If you have ever spent any time reading the book of Job, you will probably agree with me when I say that Job had a pretty lousy group of friends. Throughout the course of the book of Job, we watch Eliphaz, Bildad, Zophar, and eventually Elihu, taking their turns to blame and accuse, adding insult to injury to the plight of Job. Job had already lost so much; the last thing he needed were his friends to act the way they did.
They made mistakes. They said things they shouldn’t have said. They were real and authentic with Job, but it was more harmful than helpful. But in our scathing assessment of these friends’ behavior, we can easily overlook where Job’s friends went right. There’s one thing Job’s friends did well and, in fact, they likely did it better than the best counselors and pastors of our day.

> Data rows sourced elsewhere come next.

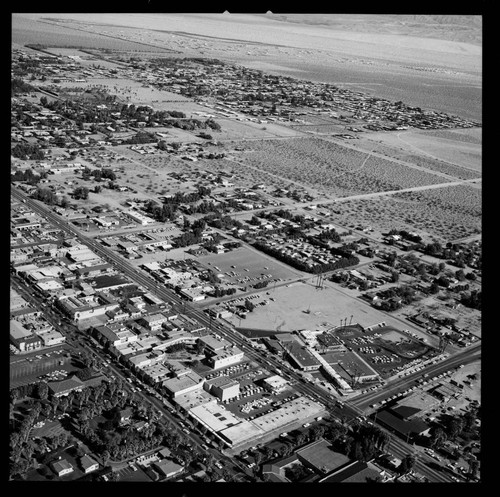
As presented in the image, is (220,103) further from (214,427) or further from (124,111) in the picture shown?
(214,427)

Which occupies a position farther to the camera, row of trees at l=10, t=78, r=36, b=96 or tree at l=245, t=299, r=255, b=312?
row of trees at l=10, t=78, r=36, b=96

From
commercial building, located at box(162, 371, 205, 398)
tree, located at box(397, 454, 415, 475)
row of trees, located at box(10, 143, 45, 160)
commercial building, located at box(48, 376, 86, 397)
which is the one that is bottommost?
tree, located at box(397, 454, 415, 475)

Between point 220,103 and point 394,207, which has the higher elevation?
point 220,103

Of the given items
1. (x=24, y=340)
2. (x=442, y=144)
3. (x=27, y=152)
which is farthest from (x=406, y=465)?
(x=442, y=144)

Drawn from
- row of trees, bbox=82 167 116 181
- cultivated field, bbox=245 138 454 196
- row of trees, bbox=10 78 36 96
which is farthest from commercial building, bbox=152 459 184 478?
row of trees, bbox=10 78 36 96

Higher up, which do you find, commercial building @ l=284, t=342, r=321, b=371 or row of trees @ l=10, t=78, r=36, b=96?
row of trees @ l=10, t=78, r=36, b=96

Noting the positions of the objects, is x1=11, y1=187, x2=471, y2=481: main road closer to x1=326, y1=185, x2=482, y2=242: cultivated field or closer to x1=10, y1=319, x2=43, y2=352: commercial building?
x1=10, y1=319, x2=43, y2=352: commercial building

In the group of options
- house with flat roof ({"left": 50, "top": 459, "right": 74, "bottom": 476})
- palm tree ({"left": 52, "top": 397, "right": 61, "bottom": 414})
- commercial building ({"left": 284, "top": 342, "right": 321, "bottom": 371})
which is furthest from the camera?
commercial building ({"left": 284, "top": 342, "right": 321, "bottom": 371})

“Now when Job’s three friends heard of all this evil that had come upon him, they came each from his own place, Eliphaz the Temanite, Bildad the Shuhite, and Zophar the Naamathite. They made an appointment together to come to show him sympathy and comfort him. And when they saw him from a distance, they did not recognize him. And they raised their voices and wept, and they tore their robes and sprinkled dust on their heads toward heaven. And they sat with him on the ground seven days and seven nights, and no one spoke a word to him, for they saw that his suffering was very great.” – Job 2:11-13
Let’s take some time to unpack what we see happening here:
First, “they came each from his own place.” Certainly all of these men had their own schedules, their own comforts, their own work to attend to. But these men made a decision to leave those things behind for the sake of being there for their friend Job.
“They made an appointment together.” There was no generalized offer of help, or a vague, “I’ll be praying for you man,” but a determined resolve to offer something to Job, “to show him sympathy and comfort him.” These three friends set out to do something. When the friends arrived in Uz and found Job, they visibly mourned and wept, certainly with him, tearing “their robes and sprinkled dust on their heads toward heaven.” They made Job’s suffering their own and they bore their dear friend’s burdens.

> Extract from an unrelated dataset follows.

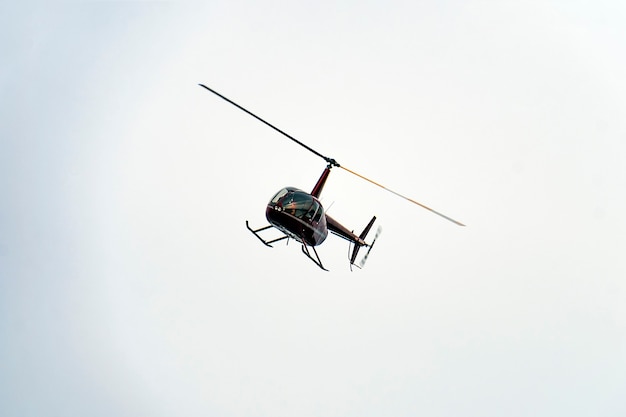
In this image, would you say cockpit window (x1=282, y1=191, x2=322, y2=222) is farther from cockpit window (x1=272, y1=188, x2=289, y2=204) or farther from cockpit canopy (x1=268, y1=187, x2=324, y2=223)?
cockpit window (x1=272, y1=188, x2=289, y2=204)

It is not only what Job’s friends determined to do, but also what they determined not to do that we can learn much from. Upon the visible signs of mourning these men demonstrated, “they sat with him on the ground seven days and seven nights, and no one spoke a word to him” (emphasis mine). This was a common full expression of mourning in the Old Testament (see Ezek. 3:15), but I am compelled by their desire to listen well.
In his new book Being There, Dave Furman addresses these verses and sums it up profoundly. “There is a kind of ministry that is without words” (p. 48). Often we think that to truly minister to someone, we must swoop in and fix the issue. But what if, instead of offering our lessons, our insights, our theology, and our reasonings, we simply offered our ears? This is what Job’s friends set out to do.
Of course, we know that these friends made many mistakes. There were plenty of episodes of unchecked accusation, pride, and shaming that occurred in the following days. And when we find ourselves in this position, we will make mistakes, too. We will say the wrong things sometimes. We will offer unhelpful reasoning. But this does not mean we should not pursue the opportunity to demonstrate the power of the gospel in our listening.
I recently sat across the table from a dear friend who shared with me a major new circumstance that jolted his entire life. He was deeply stricken by the devastating news he had received and had little time to process it prior to our meeting. It was a hard conversation. I remember staring into my lunch plate, my mind reeling from the news, trying to come up with the perfect response that would calm all fears and bring hope to my friend. Then I caught myself and realized that I truly had no answer to fit the bill. So that’s what I said, or rather, didn’t say: “I wish I knew what to say, but I have to be honest, I have nothing to say.”
This was good for him, and for me, to hear. Because now my focus turned from telling to listening. It was good for my friend to hear that he wasn’t a pastoral project, that he wasn't going to get the runaround with a “6 Steps” formula to feeling better. It was also good for me, because I realized this wordless ministry is Spirit-dependent and sweet. It is good for the pastor’s ego for him to not have all the answers. From this point on, I listened. Nothing was resolved by the cultural standard, but my friend left encouraged and I left more compassionate for my brother in Christ.
The best ministry Job’s friends showed him was the listening, not the telling, they did. They were, as Furman notes, “a silent presence of encouragement.” Of course, hurting people need wisdom, they need counsel, they need rebuke, and they need the gospel proclaimed. But all of this must flow out of a posture of listening. I want to be the kind of listener that Eliphaz, Bildad, and Zophar were. The best opportunity you have to proclaim the gospel to a hurting friend, or a struggling couple, or a discontented spouse is not a polished answer, but a resolve to listen.